Strangely, and this may shock some people who know me, but I was quite happy to get either a Celtic strip or a Rangers strip in 1968.

The reason for this was that my biggest football influence at the time was my Grandpa, my Mum’s Dad.

He was a big football fan and Celtic were his team. He regaled me with stories about legendary Celtic, Scotland and Old Firm games/teams/players, and of course in 1968 the Lisbon Lions, were still at their peak.

On the flip side 80% of my friends were Rangers fans, my Dad’s family were all Rangers fans, and the blue half of Glasgow had a pretty good team at the time as well.

So, the honest truth is, that at the time I liked both teams and didn’t feel any pressure to choose one over another – cute, but strange, I know!

John Greig or Billy McNeill ? Made no difference to me.

So, I started the charm offensive early on my Mum that year to get a head start, but unfortunately my Dad was wary of a 10-year-old strutting about in a Celtic or Rangers jersey and vetoed the idea.

I countered with something I thought was perfectly reasonable, “how about a Scotland kit?” This was met pretty positively so I was content that by Xmas day I’d be the proud owner of my first football kit and I’d soon be out playing with my mates in the street or the park looking and performing like Denis Law

They say lightning doesn’t strike twice but it did in my house.

Two years to the day of Johnny Seven-Gate, came Scotland-Gate.

Once again, I ripped off the Xmas wrapping in eager anticipation and once again I was left aghast. There was no dark blue jersey with a big red lion emblem but instead a plain light blue long sleeved t-shirt.

I was incredulous or maybe more accurately I was as sick as a parrot.

My football knowledge was pretty good for a 10-year-old and I knew straight away I’d been duped. When I asked my Mum what team it was, she said “it’s some English team”, and also added that “I’d really suit the colour”.


In reality it was a t-shirt from DH Hoey’s, the well-known Glasgow school outfitter who to be fair did sell football kits, but this wasn’t one of them.
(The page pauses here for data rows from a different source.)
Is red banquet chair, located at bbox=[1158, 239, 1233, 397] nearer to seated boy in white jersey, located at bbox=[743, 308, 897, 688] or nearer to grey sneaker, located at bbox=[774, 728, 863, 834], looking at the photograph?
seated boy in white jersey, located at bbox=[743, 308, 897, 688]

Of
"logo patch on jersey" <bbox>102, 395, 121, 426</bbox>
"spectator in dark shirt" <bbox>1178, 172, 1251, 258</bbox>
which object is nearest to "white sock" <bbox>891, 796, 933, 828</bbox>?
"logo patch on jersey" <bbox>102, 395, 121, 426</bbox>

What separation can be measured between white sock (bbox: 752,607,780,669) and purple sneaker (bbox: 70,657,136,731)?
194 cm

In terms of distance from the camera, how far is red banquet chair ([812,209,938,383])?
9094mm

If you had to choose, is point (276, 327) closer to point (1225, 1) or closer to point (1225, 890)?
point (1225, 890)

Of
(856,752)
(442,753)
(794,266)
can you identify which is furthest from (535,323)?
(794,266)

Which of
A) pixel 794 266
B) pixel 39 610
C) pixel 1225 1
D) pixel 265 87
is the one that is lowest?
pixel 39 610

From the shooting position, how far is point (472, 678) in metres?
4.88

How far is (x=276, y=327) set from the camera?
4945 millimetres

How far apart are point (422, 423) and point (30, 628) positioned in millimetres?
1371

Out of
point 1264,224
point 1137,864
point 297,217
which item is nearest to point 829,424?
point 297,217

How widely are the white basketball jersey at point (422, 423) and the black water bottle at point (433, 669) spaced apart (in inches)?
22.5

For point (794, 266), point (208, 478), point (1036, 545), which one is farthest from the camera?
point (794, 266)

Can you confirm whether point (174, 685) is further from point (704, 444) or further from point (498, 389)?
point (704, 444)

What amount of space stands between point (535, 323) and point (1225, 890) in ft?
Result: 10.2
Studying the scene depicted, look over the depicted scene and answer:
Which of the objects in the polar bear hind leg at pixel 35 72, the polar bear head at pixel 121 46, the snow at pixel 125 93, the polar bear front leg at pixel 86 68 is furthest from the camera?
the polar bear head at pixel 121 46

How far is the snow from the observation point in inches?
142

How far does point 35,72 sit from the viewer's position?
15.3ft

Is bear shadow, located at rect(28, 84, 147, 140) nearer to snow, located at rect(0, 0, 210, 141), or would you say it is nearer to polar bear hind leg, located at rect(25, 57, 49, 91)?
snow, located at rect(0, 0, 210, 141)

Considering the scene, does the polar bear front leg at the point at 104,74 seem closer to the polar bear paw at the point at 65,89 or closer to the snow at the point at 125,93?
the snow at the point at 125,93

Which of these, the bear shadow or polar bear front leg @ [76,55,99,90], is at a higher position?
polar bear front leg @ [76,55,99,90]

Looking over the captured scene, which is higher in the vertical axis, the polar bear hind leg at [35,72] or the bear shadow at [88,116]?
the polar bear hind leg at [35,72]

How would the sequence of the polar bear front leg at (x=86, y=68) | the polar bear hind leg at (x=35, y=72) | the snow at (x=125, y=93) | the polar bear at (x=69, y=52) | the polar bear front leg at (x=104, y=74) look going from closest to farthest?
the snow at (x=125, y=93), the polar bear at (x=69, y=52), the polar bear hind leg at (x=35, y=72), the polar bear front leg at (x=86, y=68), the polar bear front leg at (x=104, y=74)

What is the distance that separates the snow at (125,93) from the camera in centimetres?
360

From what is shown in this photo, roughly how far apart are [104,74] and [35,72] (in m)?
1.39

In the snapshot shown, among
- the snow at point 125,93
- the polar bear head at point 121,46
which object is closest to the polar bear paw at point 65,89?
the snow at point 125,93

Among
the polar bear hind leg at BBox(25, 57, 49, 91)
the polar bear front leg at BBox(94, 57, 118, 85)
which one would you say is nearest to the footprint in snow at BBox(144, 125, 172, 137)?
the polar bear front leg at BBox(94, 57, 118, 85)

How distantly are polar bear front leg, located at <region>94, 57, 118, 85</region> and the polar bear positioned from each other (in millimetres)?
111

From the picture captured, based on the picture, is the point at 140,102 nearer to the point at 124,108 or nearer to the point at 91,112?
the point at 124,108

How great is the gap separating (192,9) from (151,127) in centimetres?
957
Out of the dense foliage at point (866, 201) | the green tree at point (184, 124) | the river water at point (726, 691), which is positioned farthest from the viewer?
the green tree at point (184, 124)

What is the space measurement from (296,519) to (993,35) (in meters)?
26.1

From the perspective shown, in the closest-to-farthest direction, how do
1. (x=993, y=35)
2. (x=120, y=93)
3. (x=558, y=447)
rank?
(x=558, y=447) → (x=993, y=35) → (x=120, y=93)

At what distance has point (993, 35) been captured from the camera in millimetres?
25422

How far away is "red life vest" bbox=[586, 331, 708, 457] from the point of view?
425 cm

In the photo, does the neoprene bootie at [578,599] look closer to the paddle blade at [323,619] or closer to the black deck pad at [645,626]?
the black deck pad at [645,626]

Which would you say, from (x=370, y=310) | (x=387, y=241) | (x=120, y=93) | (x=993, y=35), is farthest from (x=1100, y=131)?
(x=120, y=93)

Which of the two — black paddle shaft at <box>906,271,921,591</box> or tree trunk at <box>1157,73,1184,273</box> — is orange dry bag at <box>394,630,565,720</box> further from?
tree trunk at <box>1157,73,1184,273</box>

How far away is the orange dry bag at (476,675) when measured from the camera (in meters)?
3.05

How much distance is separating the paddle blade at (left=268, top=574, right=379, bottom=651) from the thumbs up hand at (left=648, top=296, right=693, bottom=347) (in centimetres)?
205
Joining my mates in their Rangers, Celtic, Scotland and Partick Thistle kits, I fielded the inevitable question, “what kit is that Paul?”

“Manchester City” I replied using my knowledge of the English first division.

This seemed to placate them till an older lad turned up and blew my cover by spotting that my top was plain, whereas the City jersey had white collars and cuffs.

Let the mockery begin….

The majestic Colin Bell in the light blue of Manchester City.

Now I realise in the grand scheme of things that I had a lot to be thankful for and that getting any present was a blessing, but I’d really had enough of the humiliation by this point.

Looking back, we tell ourselves that it’s cool to be a bit different, but it didn’t feel like it at the time. I wanted to be the kid in the Scotland kit with the Johnny Seven Gun not the outcast in the sky-blue t-shirt with a wonky gun.

I never did get a Rangers, Celtic or Scotland kit and my last attempt was in 1969 when for my Christmas I got a plain bright orange t-shirt instead of the conciliatory Dundee United kit I’d asked for.

I finally realised I was flogging a dead horse when my Mum once again uttered the immortal words “Oh, you’ll look lovely in that colour son” with obvious reference to my sallow skin courtesy of our Italian forefathers.

What she didn’t realise however, was that thanks to her and Dad, most of the time my face was bright red.